Increased sociability and gene expression of oxytocin and its receptor in the brains of rats affected prenatally by valproic acid.

Autism is a neurodevelopmental disorder characterised by the disruption of social interactions. Autistic animal models play a crucial role in neurophysiologic research on this disorder. One of these models is based on rats that have been prenatally treated with valproic acid - VPA rats. The aim of our study performed with this model was to investigate changes in sociability and gene expression of neuropeptides and receptors involved in regulating social behaviour. We focused on gene expression in the hypothalamus, where the neuropeptides oxytocin (OT) and arginine-vasopressin (AVP) are produced, as well as oxytocin receptors (OTR) in certain neuronal structures involved in the creation of social abilities. Our research showed that VPA rats spent more time in the part with an unknown animal and less time in the central part of a three chamber sociability test apparatus than control animals.
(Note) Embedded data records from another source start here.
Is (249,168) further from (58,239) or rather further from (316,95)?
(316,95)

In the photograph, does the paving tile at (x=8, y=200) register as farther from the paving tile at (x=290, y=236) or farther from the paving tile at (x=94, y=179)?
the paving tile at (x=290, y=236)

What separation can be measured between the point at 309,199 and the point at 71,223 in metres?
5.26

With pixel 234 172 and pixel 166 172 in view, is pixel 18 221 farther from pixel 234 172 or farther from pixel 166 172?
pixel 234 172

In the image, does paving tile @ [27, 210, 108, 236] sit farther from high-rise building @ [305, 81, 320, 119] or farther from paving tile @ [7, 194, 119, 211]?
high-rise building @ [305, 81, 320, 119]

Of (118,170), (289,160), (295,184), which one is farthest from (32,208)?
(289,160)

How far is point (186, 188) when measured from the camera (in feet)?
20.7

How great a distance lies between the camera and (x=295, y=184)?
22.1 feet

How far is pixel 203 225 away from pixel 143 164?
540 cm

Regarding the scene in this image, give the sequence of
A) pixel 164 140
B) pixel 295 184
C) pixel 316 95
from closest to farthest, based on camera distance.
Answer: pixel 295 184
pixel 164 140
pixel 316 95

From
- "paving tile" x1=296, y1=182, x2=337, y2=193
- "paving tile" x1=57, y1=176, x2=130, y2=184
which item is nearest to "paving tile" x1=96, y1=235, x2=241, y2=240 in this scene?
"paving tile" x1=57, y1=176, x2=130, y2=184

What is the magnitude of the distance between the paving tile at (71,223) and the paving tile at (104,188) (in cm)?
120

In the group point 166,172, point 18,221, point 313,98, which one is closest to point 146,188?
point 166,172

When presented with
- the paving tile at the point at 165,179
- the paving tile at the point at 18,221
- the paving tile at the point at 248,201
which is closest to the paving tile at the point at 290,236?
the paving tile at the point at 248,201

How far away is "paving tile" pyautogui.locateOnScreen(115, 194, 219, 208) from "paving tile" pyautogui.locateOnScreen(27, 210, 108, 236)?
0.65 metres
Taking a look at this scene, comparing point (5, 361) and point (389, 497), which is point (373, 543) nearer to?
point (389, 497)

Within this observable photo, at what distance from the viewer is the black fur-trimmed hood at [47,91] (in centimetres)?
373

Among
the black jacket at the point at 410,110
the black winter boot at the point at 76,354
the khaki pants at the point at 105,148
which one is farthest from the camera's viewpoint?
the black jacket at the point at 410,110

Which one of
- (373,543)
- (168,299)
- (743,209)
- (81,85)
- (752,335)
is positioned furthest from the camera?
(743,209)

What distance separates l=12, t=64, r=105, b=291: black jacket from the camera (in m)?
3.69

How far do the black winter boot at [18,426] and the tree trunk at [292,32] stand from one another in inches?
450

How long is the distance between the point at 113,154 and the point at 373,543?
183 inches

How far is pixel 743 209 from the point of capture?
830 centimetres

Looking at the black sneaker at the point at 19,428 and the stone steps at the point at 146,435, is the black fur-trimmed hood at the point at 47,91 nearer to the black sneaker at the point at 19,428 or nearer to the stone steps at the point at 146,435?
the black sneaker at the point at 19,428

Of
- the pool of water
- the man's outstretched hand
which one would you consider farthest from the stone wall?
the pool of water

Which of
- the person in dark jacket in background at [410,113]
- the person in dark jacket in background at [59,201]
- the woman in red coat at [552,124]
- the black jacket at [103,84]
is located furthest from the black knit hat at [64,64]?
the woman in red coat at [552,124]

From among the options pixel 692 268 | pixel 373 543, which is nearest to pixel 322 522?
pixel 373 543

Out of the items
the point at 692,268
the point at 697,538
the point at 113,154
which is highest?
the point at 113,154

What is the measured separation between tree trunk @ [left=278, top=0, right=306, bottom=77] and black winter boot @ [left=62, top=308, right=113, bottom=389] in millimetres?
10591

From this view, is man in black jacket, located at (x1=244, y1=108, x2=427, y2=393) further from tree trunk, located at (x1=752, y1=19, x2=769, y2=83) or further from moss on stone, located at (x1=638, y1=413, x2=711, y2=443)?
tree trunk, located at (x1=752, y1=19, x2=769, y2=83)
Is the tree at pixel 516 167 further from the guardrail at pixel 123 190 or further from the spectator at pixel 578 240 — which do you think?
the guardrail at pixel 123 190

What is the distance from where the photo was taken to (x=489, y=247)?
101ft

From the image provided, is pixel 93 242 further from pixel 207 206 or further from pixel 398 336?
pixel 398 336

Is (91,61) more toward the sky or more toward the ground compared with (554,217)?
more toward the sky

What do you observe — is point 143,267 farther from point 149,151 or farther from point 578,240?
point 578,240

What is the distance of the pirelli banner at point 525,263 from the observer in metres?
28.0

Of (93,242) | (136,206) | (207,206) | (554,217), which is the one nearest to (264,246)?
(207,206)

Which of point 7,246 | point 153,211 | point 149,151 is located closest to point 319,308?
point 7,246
The latency period of VPA rats before initiating social contact was decreased. In addition, during weaning, VPA female rats spent more time in direct interaction with an unknown rat. We also found that adult VPA rats had an increased expression of OT in the hypothalamic supraoptic and paraventricular nuclei and of OTR in the medial prefrontal cortex, piriform cortex, cortex-amygdala transition zone and the region of the basolateral and basomedial amygdaloid nuclei compared with controls. To sum up, we observed that a single prenatal injection of VPA increased social behaviour and gene expression of OT and OTR in neurological structures connected with the social behaviour of rats. One unanticipated finding was the absence of one of the core symptoms of autism in VPA rats, suggesting a decreased ability to understand intraspecific communication signals.